Africa’s Atlantic petroleum province ― which ranges from Angola through Nigeria and Ghana to Senegal and Guinea including pre-salt formations ― holds great supply potential; however, there are issues with the largest plays. In Nigeria, Africa’s largest producer until last year for example, unrest in the prolific Niger Delta region has sent output to multi-year lows while uncertainty about the country’s sectorial policy thrust has seen a rash of divestments as well as project deferrals.

In Europe and Eurasia, the U.K. North Sea in the main, has fallen into declining productivity and with its high production cost, the low price regime will only hasten retirement of mature fields. Russia holds new output potential but technical issues arising from European Union and U.S. sanctions would see much of any growth offsetting decline in mature fields. The recently-announced Tengiz expansion project in Kazakhstan, a partnership involving Chevron Corp, ExxonMobil Corp, KuzManayGas and Lukoil, is expected to deliver about 260,000 bpd of oil in 2022.

In the Americas, U.S. output has been declining rapidly; and the decline is projected to continue well into 2017, in spite of production high-grading in shale plays.
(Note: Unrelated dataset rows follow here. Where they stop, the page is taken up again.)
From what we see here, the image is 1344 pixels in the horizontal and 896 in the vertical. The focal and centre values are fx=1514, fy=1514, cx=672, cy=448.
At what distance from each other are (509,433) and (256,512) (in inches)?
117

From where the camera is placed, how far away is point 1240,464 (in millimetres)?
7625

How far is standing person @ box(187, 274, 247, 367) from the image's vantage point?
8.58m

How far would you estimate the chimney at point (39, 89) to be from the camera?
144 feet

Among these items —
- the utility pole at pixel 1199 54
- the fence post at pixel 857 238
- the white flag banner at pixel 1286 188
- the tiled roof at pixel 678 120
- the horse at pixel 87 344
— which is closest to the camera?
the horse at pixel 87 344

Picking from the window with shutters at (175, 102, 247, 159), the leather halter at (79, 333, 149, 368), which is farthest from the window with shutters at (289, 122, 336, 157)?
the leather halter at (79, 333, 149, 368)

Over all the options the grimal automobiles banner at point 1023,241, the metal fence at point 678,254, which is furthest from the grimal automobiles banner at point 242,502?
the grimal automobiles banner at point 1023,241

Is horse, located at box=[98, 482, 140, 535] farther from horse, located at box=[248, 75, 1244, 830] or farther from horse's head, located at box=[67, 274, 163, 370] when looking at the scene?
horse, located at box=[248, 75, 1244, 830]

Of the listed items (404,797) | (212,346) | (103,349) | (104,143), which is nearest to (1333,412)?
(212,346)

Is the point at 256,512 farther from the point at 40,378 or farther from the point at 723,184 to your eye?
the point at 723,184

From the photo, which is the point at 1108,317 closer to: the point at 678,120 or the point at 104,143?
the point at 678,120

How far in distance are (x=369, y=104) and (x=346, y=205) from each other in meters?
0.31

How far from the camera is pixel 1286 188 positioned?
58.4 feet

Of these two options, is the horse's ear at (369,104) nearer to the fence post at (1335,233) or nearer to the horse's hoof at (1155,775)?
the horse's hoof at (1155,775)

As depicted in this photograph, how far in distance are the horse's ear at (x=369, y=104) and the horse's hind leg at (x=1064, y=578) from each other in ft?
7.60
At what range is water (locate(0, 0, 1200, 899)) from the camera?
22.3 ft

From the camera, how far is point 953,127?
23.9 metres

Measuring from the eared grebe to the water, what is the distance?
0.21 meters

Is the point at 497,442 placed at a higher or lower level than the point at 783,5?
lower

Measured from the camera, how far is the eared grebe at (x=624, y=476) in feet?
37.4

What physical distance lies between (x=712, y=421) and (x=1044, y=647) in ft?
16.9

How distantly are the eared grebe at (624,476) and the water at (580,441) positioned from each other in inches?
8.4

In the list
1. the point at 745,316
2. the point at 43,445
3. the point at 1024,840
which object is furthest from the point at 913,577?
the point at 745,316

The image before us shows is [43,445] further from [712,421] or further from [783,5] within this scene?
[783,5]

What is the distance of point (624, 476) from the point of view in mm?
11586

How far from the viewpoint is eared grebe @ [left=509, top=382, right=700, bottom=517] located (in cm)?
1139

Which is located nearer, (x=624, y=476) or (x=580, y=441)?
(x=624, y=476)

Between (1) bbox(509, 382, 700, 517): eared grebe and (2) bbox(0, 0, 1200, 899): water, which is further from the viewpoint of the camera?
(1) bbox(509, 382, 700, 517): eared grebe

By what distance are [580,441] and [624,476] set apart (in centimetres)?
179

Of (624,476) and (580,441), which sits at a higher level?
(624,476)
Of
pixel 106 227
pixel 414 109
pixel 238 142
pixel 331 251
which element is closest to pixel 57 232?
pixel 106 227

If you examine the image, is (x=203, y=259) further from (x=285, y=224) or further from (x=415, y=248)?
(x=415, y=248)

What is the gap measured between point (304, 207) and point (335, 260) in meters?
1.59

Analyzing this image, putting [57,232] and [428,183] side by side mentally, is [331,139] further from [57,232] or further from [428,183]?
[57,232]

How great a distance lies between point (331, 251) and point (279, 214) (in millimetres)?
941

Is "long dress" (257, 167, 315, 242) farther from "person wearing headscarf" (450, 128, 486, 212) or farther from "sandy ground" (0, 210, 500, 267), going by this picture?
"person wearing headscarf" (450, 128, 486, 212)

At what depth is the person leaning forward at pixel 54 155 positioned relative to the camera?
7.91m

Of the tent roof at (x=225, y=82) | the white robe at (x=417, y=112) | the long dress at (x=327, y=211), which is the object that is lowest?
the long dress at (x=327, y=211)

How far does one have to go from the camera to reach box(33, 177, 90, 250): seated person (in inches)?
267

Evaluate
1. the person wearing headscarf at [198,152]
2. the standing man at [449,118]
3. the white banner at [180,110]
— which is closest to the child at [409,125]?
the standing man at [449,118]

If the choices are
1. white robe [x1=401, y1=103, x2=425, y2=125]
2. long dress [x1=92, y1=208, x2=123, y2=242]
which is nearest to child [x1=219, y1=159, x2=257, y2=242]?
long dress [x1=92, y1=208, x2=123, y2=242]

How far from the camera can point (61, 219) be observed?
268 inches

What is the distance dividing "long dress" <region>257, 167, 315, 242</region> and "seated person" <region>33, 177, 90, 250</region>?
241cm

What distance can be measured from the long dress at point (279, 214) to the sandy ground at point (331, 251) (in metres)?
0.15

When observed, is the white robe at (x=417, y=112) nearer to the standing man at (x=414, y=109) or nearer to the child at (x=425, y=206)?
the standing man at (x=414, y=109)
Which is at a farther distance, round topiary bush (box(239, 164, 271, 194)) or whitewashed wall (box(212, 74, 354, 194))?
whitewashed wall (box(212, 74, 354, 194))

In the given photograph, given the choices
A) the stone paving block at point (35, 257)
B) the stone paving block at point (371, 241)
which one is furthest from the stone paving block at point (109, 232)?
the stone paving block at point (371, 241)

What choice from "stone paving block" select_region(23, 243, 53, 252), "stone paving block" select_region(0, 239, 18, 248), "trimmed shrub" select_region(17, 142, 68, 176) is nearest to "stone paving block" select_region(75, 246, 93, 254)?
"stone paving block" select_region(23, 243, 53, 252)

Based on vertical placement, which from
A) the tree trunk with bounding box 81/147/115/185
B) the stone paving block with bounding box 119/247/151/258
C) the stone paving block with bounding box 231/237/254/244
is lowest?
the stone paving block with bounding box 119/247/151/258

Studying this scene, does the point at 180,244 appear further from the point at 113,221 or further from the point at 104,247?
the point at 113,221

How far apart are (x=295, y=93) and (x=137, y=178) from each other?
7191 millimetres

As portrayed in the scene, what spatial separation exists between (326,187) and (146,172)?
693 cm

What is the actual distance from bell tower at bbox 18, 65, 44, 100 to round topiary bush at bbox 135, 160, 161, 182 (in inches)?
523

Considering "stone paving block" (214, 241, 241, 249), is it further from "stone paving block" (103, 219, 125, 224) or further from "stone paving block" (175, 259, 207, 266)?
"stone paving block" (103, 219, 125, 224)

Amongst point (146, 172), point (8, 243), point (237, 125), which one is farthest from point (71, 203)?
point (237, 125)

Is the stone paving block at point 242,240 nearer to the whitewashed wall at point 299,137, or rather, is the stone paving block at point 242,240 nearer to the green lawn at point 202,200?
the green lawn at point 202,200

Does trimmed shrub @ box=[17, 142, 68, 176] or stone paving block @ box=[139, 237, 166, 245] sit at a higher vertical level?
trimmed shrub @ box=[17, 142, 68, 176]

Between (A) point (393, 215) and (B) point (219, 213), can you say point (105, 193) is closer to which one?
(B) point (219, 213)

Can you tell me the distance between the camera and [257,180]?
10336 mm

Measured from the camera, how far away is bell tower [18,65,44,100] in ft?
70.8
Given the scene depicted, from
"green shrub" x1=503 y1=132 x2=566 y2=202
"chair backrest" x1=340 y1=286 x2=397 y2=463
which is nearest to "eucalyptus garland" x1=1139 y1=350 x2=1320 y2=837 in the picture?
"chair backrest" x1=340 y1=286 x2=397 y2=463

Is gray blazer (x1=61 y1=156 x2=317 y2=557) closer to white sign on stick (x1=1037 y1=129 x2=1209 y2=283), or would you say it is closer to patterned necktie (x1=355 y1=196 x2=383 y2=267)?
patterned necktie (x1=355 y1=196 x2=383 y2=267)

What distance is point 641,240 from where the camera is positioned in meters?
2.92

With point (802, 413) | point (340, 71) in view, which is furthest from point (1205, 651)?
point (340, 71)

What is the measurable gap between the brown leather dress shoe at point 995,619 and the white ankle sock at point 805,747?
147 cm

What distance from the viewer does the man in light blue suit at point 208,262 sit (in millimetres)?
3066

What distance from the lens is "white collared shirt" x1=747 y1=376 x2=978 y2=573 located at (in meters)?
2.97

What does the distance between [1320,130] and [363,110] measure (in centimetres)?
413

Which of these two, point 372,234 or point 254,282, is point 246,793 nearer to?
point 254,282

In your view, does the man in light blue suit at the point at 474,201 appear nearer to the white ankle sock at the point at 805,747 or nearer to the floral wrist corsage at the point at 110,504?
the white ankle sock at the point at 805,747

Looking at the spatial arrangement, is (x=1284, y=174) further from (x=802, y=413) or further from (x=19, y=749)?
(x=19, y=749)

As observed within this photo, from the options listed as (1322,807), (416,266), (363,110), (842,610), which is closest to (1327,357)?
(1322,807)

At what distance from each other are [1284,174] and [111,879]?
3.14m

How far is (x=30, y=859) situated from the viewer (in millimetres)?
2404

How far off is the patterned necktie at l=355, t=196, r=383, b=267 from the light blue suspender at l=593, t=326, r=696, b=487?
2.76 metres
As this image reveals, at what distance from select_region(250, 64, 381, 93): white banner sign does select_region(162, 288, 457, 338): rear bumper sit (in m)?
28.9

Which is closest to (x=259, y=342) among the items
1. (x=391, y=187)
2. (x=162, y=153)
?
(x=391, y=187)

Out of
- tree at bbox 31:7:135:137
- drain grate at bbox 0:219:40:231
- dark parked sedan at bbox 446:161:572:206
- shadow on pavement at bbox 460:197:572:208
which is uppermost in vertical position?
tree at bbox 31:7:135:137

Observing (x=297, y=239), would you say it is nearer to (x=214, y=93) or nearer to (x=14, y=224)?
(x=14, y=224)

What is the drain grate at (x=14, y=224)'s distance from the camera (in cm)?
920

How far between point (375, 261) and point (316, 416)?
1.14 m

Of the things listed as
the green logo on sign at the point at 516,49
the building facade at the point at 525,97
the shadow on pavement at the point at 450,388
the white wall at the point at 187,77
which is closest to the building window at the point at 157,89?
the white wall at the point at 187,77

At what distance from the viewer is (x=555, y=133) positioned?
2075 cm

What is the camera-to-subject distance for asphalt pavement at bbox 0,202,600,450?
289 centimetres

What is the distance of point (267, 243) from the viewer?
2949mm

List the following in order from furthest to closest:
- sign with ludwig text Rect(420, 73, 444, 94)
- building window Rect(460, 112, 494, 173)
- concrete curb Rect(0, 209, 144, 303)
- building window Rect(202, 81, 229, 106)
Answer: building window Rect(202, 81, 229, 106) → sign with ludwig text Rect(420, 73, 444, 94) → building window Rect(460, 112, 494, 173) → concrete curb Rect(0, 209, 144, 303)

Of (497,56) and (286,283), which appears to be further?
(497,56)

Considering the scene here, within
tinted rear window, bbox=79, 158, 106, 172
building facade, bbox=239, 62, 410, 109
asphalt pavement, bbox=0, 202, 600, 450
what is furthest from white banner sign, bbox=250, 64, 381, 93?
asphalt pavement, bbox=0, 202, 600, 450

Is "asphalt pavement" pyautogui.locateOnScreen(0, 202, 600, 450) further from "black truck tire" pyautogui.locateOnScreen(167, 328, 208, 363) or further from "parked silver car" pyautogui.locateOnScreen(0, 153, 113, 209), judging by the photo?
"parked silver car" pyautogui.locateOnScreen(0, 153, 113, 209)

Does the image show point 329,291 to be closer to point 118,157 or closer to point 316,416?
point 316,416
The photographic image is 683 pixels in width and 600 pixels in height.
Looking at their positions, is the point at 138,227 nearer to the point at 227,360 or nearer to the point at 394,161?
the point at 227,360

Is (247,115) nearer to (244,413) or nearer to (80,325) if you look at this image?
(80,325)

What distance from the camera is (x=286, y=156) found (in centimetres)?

Production has fallen by 1.1 million barrels per day (MMbpd) since 2015, Energy Information Administration reports. In Canada’s oil patch, no new project is planned before 2020, according to the Spring edition of Oil Sands Quarterly.

Latin America has seen a very high idling rate for drilling operations. However, Brazil’s output from its pre-salt formations could almost double to nearly 2 million bpd within the next four years, but socio-political turmoil and corporate governance issues could constitute a major hindrance.

All said, as the low oil price regime lingers, there is some concern that in the wake of project delays and cancellations, as well as retirement of ageing fields, insufficient volumes of oil are coming on-stream. The implication then is that there may be a shortfall in the volume of oil, which would be necessary to meet demand in the medium term; and that would most likely lead to an oil price shock.